La population s'habitue à un discours d'extrême droite qui ne choque plus même du côté des jeunes, observe, très pessimiste, le chef des Verts du Vorarlberg, Johannes Rauch. Durant la campagne, des thèmes qui leur sont proches, comme le prix du permis de conduire ou la préservation de places d'apprentissage, ont peu mobilisé. En revanche, les slogans accrocheurs des extrêmes ont convaincu. «C'est aussi aux partis de s'interroger sur la manière de communiquer avec les jeunes. Le vote à 16 ans ne doit pas être remis en question.»

Dans la classe de Dornbirn, Tamer, né en Autriche mais de famille turque, illustre à sa manière cette polarisation: «J'aurais voté pour les écolos. Ce sont les seuls qui prennent la défense des étrangers. Et les seuls que je connais avec le FPÖ.» Dans le district de la plus grande ville du Vorarlberg, la communauté étrangère représente 23% de la population.

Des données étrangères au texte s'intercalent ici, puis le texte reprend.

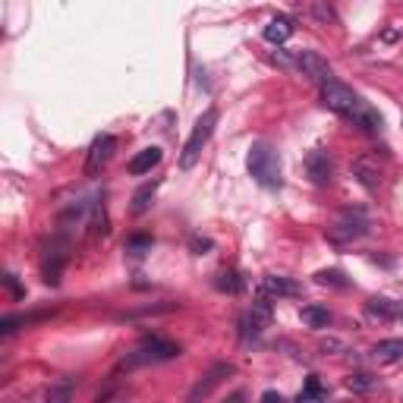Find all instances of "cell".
<instances>
[{"label":"cell","mask_w":403,"mask_h":403,"mask_svg":"<svg viewBox=\"0 0 403 403\" xmlns=\"http://www.w3.org/2000/svg\"><path fill=\"white\" fill-rule=\"evenodd\" d=\"M275 63H280L284 70H293V66H296V57H287V51H275Z\"/></svg>","instance_id":"27"},{"label":"cell","mask_w":403,"mask_h":403,"mask_svg":"<svg viewBox=\"0 0 403 403\" xmlns=\"http://www.w3.org/2000/svg\"><path fill=\"white\" fill-rule=\"evenodd\" d=\"M322 350H344V344H337V340H325Z\"/></svg>","instance_id":"29"},{"label":"cell","mask_w":403,"mask_h":403,"mask_svg":"<svg viewBox=\"0 0 403 403\" xmlns=\"http://www.w3.org/2000/svg\"><path fill=\"white\" fill-rule=\"evenodd\" d=\"M315 13H318V16H322V19H334V13H331V10H325L322 4H315Z\"/></svg>","instance_id":"28"},{"label":"cell","mask_w":403,"mask_h":403,"mask_svg":"<svg viewBox=\"0 0 403 403\" xmlns=\"http://www.w3.org/2000/svg\"><path fill=\"white\" fill-rule=\"evenodd\" d=\"M113 151H117V136H111V133L95 136V142L88 146V155H86V173L88 177H95V173L104 170V164L113 158Z\"/></svg>","instance_id":"7"},{"label":"cell","mask_w":403,"mask_h":403,"mask_svg":"<svg viewBox=\"0 0 403 403\" xmlns=\"http://www.w3.org/2000/svg\"><path fill=\"white\" fill-rule=\"evenodd\" d=\"M293 32H296V26H293V19L290 16H275L268 22V26H265V41L268 44H275V48H280V44L284 41H290L293 38Z\"/></svg>","instance_id":"13"},{"label":"cell","mask_w":403,"mask_h":403,"mask_svg":"<svg viewBox=\"0 0 403 403\" xmlns=\"http://www.w3.org/2000/svg\"><path fill=\"white\" fill-rule=\"evenodd\" d=\"M366 312L375 318H384V322H394V318H403V302H394L387 296H372L366 302Z\"/></svg>","instance_id":"14"},{"label":"cell","mask_w":403,"mask_h":403,"mask_svg":"<svg viewBox=\"0 0 403 403\" xmlns=\"http://www.w3.org/2000/svg\"><path fill=\"white\" fill-rule=\"evenodd\" d=\"M189 249H193L195 255H205V252L215 249V243H211L208 237H199V233H195V237H189Z\"/></svg>","instance_id":"25"},{"label":"cell","mask_w":403,"mask_h":403,"mask_svg":"<svg viewBox=\"0 0 403 403\" xmlns=\"http://www.w3.org/2000/svg\"><path fill=\"white\" fill-rule=\"evenodd\" d=\"M161 158H164V151L158 148V146H151V148H142L139 155H133L129 158V164H126V170L133 173V177H142V173H151L158 164H161Z\"/></svg>","instance_id":"12"},{"label":"cell","mask_w":403,"mask_h":403,"mask_svg":"<svg viewBox=\"0 0 403 403\" xmlns=\"http://www.w3.org/2000/svg\"><path fill=\"white\" fill-rule=\"evenodd\" d=\"M315 284H322V287H337V290H347L350 280H347L344 271H337V268H325V271H318V275H315Z\"/></svg>","instance_id":"20"},{"label":"cell","mask_w":403,"mask_h":403,"mask_svg":"<svg viewBox=\"0 0 403 403\" xmlns=\"http://www.w3.org/2000/svg\"><path fill=\"white\" fill-rule=\"evenodd\" d=\"M258 293L268 296V300H280V296H300L302 287L296 284V280H290V277L268 275V277L262 280V284H258Z\"/></svg>","instance_id":"11"},{"label":"cell","mask_w":403,"mask_h":403,"mask_svg":"<svg viewBox=\"0 0 403 403\" xmlns=\"http://www.w3.org/2000/svg\"><path fill=\"white\" fill-rule=\"evenodd\" d=\"M397 38H400L397 29H387V32H384V41H397Z\"/></svg>","instance_id":"30"},{"label":"cell","mask_w":403,"mask_h":403,"mask_svg":"<svg viewBox=\"0 0 403 403\" xmlns=\"http://www.w3.org/2000/svg\"><path fill=\"white\" fill-rule=\"evenodd\" d=\"M271 302H275V300H268V296L258 293L255 302H252V309H249L246 315L240 318V340H243V344L258 340V337H262V331L268 328V322H271Z\"/></svg>","instance_id":"6"},{"label":"cell","mask_w":403,"mask_h":403,"mask_svg":"<svg viewBox=\"0 0 403 403\" xmlns=\"http://www.w3.org/2000/svg\"><path fill=\"white\" fill-rule=\"evenodd\" d=\"M73 391H76V378H63L57 387H51L48 391V400L51 403H57V400H70L73 397Z\"/></svg>","instance_id":"24"},{"label":"cell","mask_w":403,"mask_h":403,"mask_svg":"<svg viewBox=\"0 0 403 403\" xmlns=\"http://www.w3.org/2000/svg\"><path fill=\"white\" fill-rule=\"evenodd\" d=\"M318 88H322V104H325V108L334 111L337 117L350 120L353 126L366 129V133H378V129L384 126L382 113L372 108L369 101H362L353 88H347L344 82L331 79V82H325V86H318Z\"/></svg>","instance_id":"1"},{"label":"cell","mask_w":403,"mask_h":403,"mask_svg":"<svg viewBox=\"0 0 403 403\" xmlns=\"http://www.w3.org/2000/svg\"><path fill=\"white\" fill-rule=\"evenodd\" d=\"M347 387L353 394H369V391H375L378 387V378H372L369 372H356V375L347 378Z\"/></svg>","instance_id":"21"},{"label":"cell","mask_w":403,"mask_h":403,"mask_svg":"<svg viewBox=\"0 0 403 403\" xmlns=\"http://www.w3.org/2000/svg\"><path fill=\"white\" fill-rule=\"evenodd\" d=\"M246 167H249V177L265 189H277L284 183V180H280V155L271 142H252Z\"/></svg>","instance_id":"2"},{"label":"cell","mask_w":403,"mask_h":403,"mask_svg":"<svg viewBox=\"0 0 403 403\" xmlns=\"http://www.w3.org/2000/svg\"><path fill=\"white\" fill-rule=\"evenodd\" d=\"M151 246H155V240L148 237V233H133V237H126V252L129 255H146L151 252Z\"/></svg>","instance_id":"22"},{"label":"cell","mask_w":403,"mask_h":403,"mask_svg":"<svg viewBox=\"0 0 403 403\" xmlns=\"http://www.w3.org/2000/svg\"><path fill=\"white\" fill-rule=\"evenodd\" d=\"M4 287L10 290L16 300H22L26 296V287H19V280H16V275H4Z\"/></svg>","instance_id":"26"},{"label":"cell","mask_w":403,"mask_h":403,"mask_svg":"<svg viewBox=\"0 0 403 403\" xmlns=\"http://www.w3.org/2000/svg\"><path fill=\"white\" fill-rule=\"evenodd\" d=\"M180 356V344H173V340L167 337H146L139 347L133 350L129 356H123V362L120 366L123 369H136V366H148V362H167V359H177Z\"/></svg>","instance_id":"3"},{"label":"cell","mask_w":403,"mask_h":403,"mask_svg":"<svg viewBox=\"0 0 403 403\" xmlns=\"http://www.w3.org/2000/svg\"><path fill=\"white\" fill-rule=\"evenodd\" d=\"M158 180H151V183H146V186H139L133 193V215H146V211L151 208V199H155V193H158Z\"/></svg>","instance_id":"18"},{"label":"cell","mask_w":403,"mask_h":403,"mask_svg":"<svg viewBox=\"0 0 403 403\" xmlns=\"http://www.w3.org/2000/svg\"><path fill=\"white\" fill-rule=\"evenodd\" d=\"M215 287L220 293H230V296H237L243 293V287H246V280H243L237 271H220V275L215 277Z\"/></svg>","instance_id":"19"},{"label":"cell","mask_w":403,"mask_h":403,"mask_svg":"<svg viewBox=\"0 0 403 403\" xmlns=\"http://www.w3.org/2000/svg\"><path fill=\"white\" fill-rule=\"evenodd\" d=\"M325 397H328V387L318 382L315 375H312L309 382H306V387H302V391L296 394V400H325Z\"/></svg>","instance_id":"23"},{"label":"cell","mask_w":403,"mask_h":403,"mask_svg":"<svg viewBox=\"0 0 403 403\" xmlns=\"http://www.w3.org/2000/svg\"><path fill=\"white\" fill-rule=\"evenodd\" d=\"M306 173H309V180L315 186H328L331 177H334V161H331L328 151L312 148L306 155Z\"/></svg>","instance_id":"9"},{"label":"cell","mask_w":403,"mask_h":403,"mask_svg":"<svg viewBox=\"0 0 403 403\" xmlns=\"http://www.w3.org/2000/svg\"><path fill=\"white\" fill-rule=\"evenodd\" d=\"M215 126H218V111L208 108L199 120H195L193 133H189V139H186V146H183V155H180V170H193V167H195V161H199V155H202V148L208 146L211 133H215Z\"/></svg>","instance_id":"4"},{"label":"cell","mask_w":403,"mask_h":403,"mask_svg":"<svg viewBox=\"0 0 403 403\" xmlns=\"http://www.w3.org/2000/svg\"><path fill=\"white\" fill-rule=\"evenodd\" d=\"M369 227H372V220H369L366 211H362V208H347V211H340V215L331 220L328 240L337 243V246H344V243H353V240L366 237Z\"/></svg>","instance_id":"5"},{"label":"cell","mask_w":403,"mask_h":403,"mask_svg":"<svg viewBox=\"0 0 403 403\" xmlns=\"http://www.w3.org/2000/svg\"><path fill=\"white\" fill-rule=\"evenodd\" d=\"M296 70H302V76H309L315 86H325V82L334 79L331 63L315 51H296Z\"/></svg>","instance_id":"8"},{"label":"cell","mask_w":403,"mask_h":403,"mask_svg":"<svg viewBox=\"0 0 403 403\" xmlns=\"http://www.w3.org/2000/svg\"><path fill=\"white\" fill-rule=\"evenodd\" d=\"M300 318H302V325H306V328H328V325L334 322L331 309H328V306H318V302H309V306H302Z\"/></svg>","instance_id":"16"},{"label":"cell","mask_w":403,"mask_h":403,"mask_svg":"<svg viewBox=\"0 0 403 403\" xmlns=\"http://www.w3.org/2000/svg\"><path fill=\"white\" fill-rule=\"evenodd\" d=\"M233 372H237V369H233V362H218V366H211V369H208V372H205V375H202V382L195 384L193 391H189V400L208 397V394L215 391V387H218L220 382H224V378H230Z\"/></svg>","instance_id":"10"},{"label":"cell","mask_w":403,"mask_h":403,"mask_svg":"<svg viewBox=\"0 0 403 403\" xmlns=\"http://www.w3.org/2000/svg\"><path fill=\"white\" fill-rule=\"evenodd\" d=\"M372 356L378 362H400L403 359V337H387L372 347Z\"/></svg>","instance_id":"17"},{"label":"cell","mask_w":403,"mask_h":403,"mask_svg":"<svg viewBox=\"0 0 403 403\" xmlns=\"http://www.w3.org/2000/svg\"><path fill=\"white\" fill-rule=\"evenodd\" d=\"M353 173H356V180L369 189V193H375V189L382 186V167L372 164V158H359V161L353 164Z\"/></svg>","instance_id":"15"}]
</instances>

Beaucoup sont venus durant l'âge d'or de l'industrie textile, d'abord sans intention de s'installer. Les problèmes d'intégration concernent la génération suivante, analyse Wolfgang Macho, le directeur de l'école. Il n'était pas prévu qu'elle vive en Autriche et son insertion ne s'est jamais faite. «Cette génération parle mal allemand et mal turc, mais répète que les habitants du Vorarlberg rejettent les étrangers. Et cela agace surtout quand des partis alimentent les aigreurs.»

Dans ce coin de pays à l'étroit entre ses montagnes, les élections régionales de 2009 auront le mérite de l'attractivité, après la déconfiture des partis majoritaires cet automne. Pour cette échéance, le FPÖ s'est arrogé les services d'un bureau de communication suisse: celui qui a assuré la campagne fédérale de l'UDC en automne 2007 et qui a marqué les esprits. Avec des moutons.